In January 2011 I wrote a blog post detailing how I transformed the appearance and pedagogical design of my US History survey course, “Extreme Syllabus Makeover” (1/3/11). It got favorable mention in a ProfHacker post by Jason B. Jones, “Creative Approaches to the Syllabus” (8/26/11) and I later posted a similar version on the Teaching US History blog (TUSH.0, 8/22/12). I have presented workshops or conference sessions on course and/or syllabus design in multiple venues, including for the New England Faculty Development Consortium in 2011, Nichols College in 2012, and at Stonehill College in 2017.
To digitally format and present my syllabi, I use stock newsletter templates in a standard installation of Pages for Mac.
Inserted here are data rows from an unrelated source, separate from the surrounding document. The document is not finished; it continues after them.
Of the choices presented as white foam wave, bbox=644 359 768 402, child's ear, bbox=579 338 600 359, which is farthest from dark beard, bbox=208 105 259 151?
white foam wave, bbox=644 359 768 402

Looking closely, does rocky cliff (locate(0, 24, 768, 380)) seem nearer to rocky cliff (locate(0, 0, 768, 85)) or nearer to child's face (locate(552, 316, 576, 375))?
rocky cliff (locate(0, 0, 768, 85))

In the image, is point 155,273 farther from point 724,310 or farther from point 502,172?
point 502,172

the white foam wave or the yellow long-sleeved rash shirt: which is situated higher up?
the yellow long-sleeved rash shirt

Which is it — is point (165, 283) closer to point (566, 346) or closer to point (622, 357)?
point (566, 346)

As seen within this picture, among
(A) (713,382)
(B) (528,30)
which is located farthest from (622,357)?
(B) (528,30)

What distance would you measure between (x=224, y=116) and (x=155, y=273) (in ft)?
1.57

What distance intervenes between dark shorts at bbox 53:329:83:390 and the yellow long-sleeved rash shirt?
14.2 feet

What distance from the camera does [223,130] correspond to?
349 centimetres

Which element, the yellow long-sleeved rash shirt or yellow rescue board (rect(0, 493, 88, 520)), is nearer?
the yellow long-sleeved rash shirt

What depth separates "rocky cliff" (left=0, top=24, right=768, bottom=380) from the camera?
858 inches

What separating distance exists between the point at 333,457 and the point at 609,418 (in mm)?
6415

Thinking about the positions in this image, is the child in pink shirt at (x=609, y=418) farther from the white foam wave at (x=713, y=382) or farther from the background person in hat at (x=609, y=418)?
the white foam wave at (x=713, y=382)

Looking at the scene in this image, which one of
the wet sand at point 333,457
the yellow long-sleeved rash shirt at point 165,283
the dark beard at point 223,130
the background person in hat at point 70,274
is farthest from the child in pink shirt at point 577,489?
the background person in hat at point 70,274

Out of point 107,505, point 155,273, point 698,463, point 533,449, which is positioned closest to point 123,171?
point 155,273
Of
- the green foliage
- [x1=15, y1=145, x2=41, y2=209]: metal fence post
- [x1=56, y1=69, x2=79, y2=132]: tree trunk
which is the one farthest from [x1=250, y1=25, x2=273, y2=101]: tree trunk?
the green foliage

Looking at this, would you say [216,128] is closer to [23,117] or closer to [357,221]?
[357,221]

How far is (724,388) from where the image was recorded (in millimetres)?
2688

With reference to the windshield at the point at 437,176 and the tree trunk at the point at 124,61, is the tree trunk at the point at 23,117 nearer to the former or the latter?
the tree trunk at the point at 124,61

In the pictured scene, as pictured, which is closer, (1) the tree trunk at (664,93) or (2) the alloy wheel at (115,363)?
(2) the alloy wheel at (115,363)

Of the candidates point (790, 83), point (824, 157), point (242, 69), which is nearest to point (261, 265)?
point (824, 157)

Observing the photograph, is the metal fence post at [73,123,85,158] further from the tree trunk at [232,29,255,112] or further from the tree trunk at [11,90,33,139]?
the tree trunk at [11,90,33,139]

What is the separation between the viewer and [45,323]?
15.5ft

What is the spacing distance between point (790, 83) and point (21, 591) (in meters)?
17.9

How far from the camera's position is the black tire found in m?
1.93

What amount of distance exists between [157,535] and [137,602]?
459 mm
I save them as full-color PDF and upload to Flipsnack, where they can be linked to Blackboard or a course website as a Flash-player display (for example, a recent syllabus for the US Since 1945). I take my inspiration from magazine layouts, cookbooks, and blogs and try to avoid giant blocks of text. My aim is to reduce textual clutter, and instead give pared-down, readable, technologically savvy syllabi that suggest—at a glance—my personality and the approach of the course. Elegant syllabi in this format work well when printed, especially in color, or as digital documents.
Syllabus bloat is a real problem — there is no end to online think pieces lamenting the growing length, complexity, and contractual tone of contemporary higher ed syllabi, and you will (as I do) undoubtedly have ballooning expectations or required additions mandated from your own institution that you have to work with (or around). Still, effective syllabus design reflects good course design. Good course design originates in thoughtful attention to what you want students to accomplish or learn (using precise and active verbs), with assignments, learning experiences, and assessment aligned to those goals. Every professor should be familiar with Wiggins and McTighe’s Understanding By Design and their “backwards design” model, as it applies to your own discipline.